> Exercise description: All lines in the records below with the word "Pink" must be returned.

------------

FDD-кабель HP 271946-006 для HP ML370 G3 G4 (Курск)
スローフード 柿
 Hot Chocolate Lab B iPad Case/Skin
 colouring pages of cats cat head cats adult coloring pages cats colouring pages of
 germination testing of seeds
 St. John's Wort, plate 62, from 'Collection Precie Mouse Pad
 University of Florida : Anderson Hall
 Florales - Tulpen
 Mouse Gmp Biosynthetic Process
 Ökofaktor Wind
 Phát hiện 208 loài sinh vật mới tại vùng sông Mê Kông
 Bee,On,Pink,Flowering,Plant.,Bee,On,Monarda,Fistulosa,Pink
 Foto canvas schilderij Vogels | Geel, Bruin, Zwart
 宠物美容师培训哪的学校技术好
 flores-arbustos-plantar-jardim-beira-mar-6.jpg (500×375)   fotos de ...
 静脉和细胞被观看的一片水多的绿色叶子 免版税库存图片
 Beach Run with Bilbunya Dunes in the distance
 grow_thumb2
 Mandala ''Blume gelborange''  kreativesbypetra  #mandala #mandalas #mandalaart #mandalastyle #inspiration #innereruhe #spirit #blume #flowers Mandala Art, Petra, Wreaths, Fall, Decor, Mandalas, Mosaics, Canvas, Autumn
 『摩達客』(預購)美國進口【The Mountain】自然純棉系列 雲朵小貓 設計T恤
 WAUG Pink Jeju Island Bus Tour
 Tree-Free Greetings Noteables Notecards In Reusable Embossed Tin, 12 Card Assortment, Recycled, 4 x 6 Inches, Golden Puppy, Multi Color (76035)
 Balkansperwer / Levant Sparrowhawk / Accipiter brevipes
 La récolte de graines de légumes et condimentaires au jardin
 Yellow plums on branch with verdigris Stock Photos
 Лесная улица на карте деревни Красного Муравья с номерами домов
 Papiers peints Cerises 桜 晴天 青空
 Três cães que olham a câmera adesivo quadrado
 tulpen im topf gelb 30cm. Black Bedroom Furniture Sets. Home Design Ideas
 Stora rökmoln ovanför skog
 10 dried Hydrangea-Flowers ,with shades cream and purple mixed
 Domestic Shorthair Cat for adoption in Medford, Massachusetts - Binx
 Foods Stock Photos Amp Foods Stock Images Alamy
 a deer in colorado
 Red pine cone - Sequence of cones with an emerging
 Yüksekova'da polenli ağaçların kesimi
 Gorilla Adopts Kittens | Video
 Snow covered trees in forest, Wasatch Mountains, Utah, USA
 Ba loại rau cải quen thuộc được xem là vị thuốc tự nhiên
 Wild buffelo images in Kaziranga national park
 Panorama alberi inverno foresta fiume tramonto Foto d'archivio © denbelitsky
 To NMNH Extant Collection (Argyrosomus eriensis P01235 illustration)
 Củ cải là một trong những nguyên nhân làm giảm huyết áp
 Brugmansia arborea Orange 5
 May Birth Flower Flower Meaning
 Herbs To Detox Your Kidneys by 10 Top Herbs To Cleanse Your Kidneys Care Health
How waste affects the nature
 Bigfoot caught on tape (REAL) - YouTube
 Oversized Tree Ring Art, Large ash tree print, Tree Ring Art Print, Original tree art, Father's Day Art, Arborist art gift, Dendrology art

------------

> Result:
 Bee,On,Pink,Flowering,Plant.,Bee,On,Monarda,Fistulosa,Pink
 WAUG Pink Jeju Island Bus Tour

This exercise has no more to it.